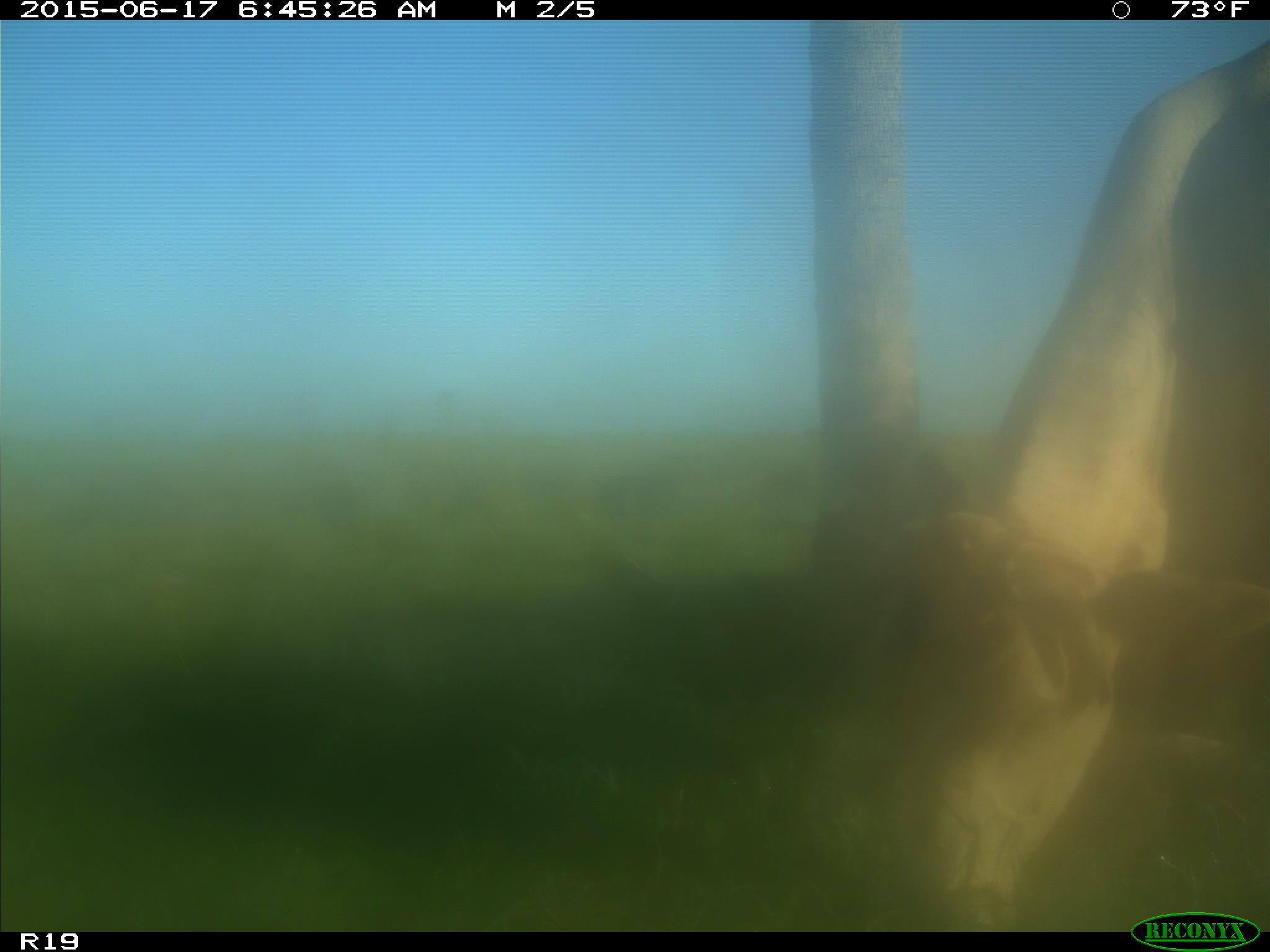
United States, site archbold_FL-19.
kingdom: Animalia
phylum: Chordata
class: Mammalia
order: Artiodactyla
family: Bovidae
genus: Bos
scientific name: Bos taurus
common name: domestic cow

━━━━━━━━━━━━━━━━

**What to produce:** A faithful copy of all the data above, without its pictures, is the expected result.

**Response:**
United States, site archbold_FL-19.
kingdom: Animalia
phylum: Chordata
class: Mammalia
order: Artiodactyla
family: Bovidae
genus: Bos
scientific name: Bos taurus
common name: domestic cow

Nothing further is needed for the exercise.